The blue chip index was down 60.84 points, or 0.79 per cent, to 7,669.44 in early trading while the midcap FTSE 250 index also tumbled, down 0.9 per cent to 20,980.94.
However the biggest loser on the FTSE100 had nothing to do with Italy: Dixons Carphone's share price was down 19 per cent on the back of a profits warning.
But banks bore the brunt of speculation that another election in Italy could turn into a referendum on the euro. RBS and Barclays were the biggest fallers – down 3.3 per cent at 280p and 3.2 per cent at 199.46p respectively.
On the continent the pattern was similar, with the Dax and the Cac both down 0.4 per cent.
Meanwhile yields on 10-year Italian bonds rose to 2.842 on Tuesday, taking the gap with German equivalents to the widest since 2013.
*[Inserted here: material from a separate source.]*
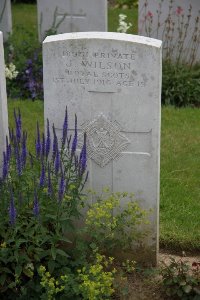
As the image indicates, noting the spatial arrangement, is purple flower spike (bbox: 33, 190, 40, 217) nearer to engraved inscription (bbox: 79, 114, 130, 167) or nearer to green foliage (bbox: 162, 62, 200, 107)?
engraved inscription (bbox: 79, 114, 130, 167)

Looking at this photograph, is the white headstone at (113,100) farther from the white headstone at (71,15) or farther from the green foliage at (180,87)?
the white headstone at (71,15)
Spreads between Italian 10-year government bonds (BTPs) and German Bunds of the same maturity rose to 2.53 percentage points on Tuesday, up from 2.34 the previous day and 1.22 at the end of April.
And UK 10-year government bond yields briefly dropped to their lowest point since September as London traders returned from the bank holiday. The yield on the benchmark 10-year guilt fell as low as 1.108 per cent, after opening at 1.438 per cent. At the time of writing it had rallied to just over 1.24 per cent in volatile trading.
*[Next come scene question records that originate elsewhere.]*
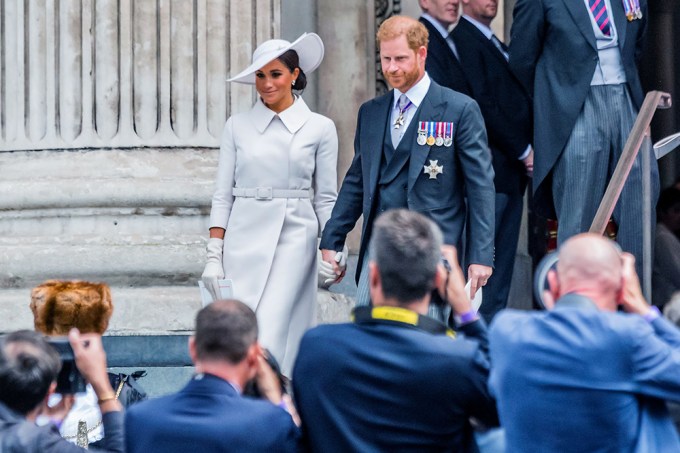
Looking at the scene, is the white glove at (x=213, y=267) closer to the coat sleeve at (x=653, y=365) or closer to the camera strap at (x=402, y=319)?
the camera strap at (x=402, y=319)

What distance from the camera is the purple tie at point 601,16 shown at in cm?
751

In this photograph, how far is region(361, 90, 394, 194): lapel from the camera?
23.0ft

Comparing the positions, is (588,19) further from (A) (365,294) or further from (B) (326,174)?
(A) (365,294)

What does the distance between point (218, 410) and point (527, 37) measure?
3612 millimetres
Investors have been rattled by political instability in Italy, after attempts by the two main populist parties to form a government collapsed over the weekend, pushing the country towards crisis.
Spain was also making traders nervous, as its Prime Minister Mariano Rajoy faces a vote of no confidence on Friday, in the wake of corruption scandals and ongoing Catalonian turbulence.
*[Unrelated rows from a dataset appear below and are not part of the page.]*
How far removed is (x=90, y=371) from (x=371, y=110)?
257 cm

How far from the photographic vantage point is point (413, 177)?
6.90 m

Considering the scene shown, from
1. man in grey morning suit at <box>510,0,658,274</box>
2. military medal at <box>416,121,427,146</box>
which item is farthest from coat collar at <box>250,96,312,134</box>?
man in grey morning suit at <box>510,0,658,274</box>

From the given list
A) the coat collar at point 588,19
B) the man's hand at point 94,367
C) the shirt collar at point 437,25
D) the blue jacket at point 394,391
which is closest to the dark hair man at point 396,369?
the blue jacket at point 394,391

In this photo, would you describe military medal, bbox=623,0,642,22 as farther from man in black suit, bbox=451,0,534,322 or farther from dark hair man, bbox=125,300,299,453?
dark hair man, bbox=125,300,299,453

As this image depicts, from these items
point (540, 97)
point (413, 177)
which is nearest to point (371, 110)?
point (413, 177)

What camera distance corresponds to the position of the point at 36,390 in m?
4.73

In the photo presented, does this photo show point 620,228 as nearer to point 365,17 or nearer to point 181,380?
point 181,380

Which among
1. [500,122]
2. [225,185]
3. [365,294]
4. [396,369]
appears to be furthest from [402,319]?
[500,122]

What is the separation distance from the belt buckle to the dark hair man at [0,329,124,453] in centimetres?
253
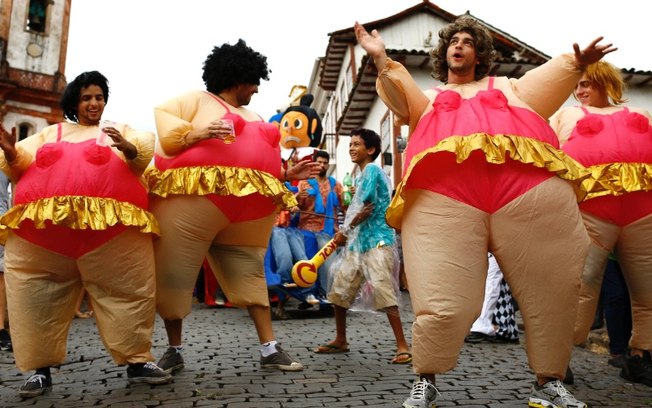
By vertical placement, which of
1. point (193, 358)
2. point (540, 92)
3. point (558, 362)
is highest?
point (540, 92)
The Spanish parliament will debate whether Rajoy should be replaced by opposition leader Pedro Sanchez on Thursday, with a vote to take place the following day.
While there are clearly concerns about Italy leaving the euro, analysts did not seem to think it was likely.
Naeem Aslam of Think Markets said: "The political situation over in Italy that we have today is an immensely messy situation and the fear of another Brexit is shaking the investor's confidence. Surely, no one wants to see the third biggest economy of the Eurozone becoming another Greece or adopt the stance which the U.K. choose."
Marshall Gittler, chief strategist and head of education at ACLS Global, said: "Personally, I don’t think Italy will leave the euro – in fact, I think there’s almost no chance of that happening. If Greece didn’t leave, then Italy won’t, either. According to the European Commission’s Eurobarometer survey, support for the Euro in Italy has never been below 58 per cent, and most recently was 59 per cent, with only 31 per cent opposed… Nonetheless, currencies have to price in risk, and Italian politics is the big risk nowadays. I think EUR is likely to remain weak until things have settled down there."
Core spreads analyst David Buik added: "Were Italy to contemplate leaving the EU, many believe its banks would be unable to cope with the strain.
"It is fair to say that all the ‘die-hard’ Europhiles, who believe that Brussels is their Valhalla on the way to Heaven, think these issues are a temporary blip and that investors will eventually be sucked in to buying the dip. Many are not that convinced about Italy but understand the rationale behind Spain."